Rewrite the data from its first line through the line containing "Answer: (x=344, y=379)", inclusive, substituting "distance" for "separation" and leaving every other character unchanged.
══ Exercise input
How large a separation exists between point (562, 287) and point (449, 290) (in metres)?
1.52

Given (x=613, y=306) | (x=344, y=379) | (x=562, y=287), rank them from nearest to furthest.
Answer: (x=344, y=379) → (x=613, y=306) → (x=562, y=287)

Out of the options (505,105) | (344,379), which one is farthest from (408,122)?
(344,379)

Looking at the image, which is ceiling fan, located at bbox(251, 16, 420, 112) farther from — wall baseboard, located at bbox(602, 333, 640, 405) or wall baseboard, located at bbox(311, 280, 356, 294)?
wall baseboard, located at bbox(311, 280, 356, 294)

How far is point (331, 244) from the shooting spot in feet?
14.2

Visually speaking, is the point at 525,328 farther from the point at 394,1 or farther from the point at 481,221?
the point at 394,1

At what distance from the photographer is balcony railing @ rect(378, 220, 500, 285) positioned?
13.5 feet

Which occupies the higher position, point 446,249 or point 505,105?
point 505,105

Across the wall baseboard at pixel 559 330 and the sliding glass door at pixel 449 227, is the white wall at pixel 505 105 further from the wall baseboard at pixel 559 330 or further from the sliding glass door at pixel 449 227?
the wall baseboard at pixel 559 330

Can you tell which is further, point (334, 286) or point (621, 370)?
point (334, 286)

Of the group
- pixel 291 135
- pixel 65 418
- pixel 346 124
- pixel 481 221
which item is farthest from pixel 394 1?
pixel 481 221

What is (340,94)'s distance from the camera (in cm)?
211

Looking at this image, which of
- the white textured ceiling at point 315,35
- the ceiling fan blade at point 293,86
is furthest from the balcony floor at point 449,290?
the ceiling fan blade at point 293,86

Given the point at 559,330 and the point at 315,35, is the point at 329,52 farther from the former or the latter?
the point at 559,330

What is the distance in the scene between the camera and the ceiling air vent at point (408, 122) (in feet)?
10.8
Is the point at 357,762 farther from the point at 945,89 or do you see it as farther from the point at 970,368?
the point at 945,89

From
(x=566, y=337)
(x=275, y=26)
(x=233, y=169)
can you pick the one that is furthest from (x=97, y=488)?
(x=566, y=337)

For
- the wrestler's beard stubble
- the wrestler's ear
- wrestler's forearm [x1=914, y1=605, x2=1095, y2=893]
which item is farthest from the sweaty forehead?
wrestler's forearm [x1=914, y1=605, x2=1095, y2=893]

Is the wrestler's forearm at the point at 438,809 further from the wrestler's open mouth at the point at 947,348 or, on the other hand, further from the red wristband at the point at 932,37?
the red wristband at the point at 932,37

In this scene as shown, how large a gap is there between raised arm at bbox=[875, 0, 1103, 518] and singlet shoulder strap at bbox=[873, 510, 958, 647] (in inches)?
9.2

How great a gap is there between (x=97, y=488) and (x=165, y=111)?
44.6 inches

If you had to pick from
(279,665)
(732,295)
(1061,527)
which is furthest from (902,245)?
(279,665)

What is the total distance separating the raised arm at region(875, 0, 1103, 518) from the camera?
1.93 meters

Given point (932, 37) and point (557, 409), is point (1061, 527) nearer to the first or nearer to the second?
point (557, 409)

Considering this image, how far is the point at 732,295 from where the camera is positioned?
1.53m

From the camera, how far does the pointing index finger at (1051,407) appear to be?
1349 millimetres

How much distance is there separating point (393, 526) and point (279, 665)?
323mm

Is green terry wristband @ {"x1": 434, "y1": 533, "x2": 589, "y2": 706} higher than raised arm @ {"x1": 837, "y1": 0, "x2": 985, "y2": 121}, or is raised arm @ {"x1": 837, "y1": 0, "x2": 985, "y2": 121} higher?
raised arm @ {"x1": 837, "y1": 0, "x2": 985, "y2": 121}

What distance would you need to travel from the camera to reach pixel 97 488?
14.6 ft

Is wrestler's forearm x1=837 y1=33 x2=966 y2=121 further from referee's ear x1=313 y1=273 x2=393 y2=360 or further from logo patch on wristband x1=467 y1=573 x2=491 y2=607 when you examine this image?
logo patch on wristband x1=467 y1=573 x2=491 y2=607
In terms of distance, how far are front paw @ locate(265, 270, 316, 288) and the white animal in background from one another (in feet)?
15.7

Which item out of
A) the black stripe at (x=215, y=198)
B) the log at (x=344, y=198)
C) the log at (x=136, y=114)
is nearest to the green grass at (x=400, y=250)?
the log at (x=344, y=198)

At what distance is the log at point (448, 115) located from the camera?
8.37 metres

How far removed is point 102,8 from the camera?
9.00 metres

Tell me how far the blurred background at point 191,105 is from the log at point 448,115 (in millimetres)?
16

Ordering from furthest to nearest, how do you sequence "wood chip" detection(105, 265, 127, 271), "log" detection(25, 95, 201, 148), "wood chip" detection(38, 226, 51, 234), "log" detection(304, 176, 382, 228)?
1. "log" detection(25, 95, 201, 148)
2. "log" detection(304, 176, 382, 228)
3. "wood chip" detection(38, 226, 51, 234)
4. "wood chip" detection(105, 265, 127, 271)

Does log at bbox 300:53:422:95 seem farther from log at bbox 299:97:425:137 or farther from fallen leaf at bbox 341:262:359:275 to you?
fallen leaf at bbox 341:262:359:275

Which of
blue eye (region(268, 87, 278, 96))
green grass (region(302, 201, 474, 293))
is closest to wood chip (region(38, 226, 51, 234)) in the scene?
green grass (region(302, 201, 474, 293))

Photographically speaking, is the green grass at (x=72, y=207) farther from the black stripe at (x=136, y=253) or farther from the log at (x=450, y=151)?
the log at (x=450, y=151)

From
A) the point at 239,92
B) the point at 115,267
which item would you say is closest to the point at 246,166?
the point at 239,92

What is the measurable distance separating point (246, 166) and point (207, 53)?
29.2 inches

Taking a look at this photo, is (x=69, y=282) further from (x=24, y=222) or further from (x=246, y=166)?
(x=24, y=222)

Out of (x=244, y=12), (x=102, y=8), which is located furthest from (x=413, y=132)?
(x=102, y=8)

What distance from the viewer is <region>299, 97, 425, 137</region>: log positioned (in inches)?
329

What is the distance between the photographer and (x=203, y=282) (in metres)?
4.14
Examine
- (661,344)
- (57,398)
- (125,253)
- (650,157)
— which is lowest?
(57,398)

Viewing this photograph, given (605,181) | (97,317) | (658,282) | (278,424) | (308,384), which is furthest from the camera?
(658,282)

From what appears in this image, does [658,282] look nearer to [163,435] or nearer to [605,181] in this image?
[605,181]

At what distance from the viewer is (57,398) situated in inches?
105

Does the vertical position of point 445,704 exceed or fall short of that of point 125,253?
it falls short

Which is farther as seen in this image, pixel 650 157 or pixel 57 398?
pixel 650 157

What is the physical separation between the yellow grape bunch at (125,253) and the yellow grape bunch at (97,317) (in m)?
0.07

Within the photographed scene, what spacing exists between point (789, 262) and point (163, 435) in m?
════
Result>
How large a distance exists between point (562, 287) and point (449, 290) (in metres)?
1.52

Given (x=613, y=306) | (x=344, y=379) | (x=562, y=287), rank them from nearest to furthest.
Answer: (x=344, y=379) → (x=613, y=306) → (x=562, y=287)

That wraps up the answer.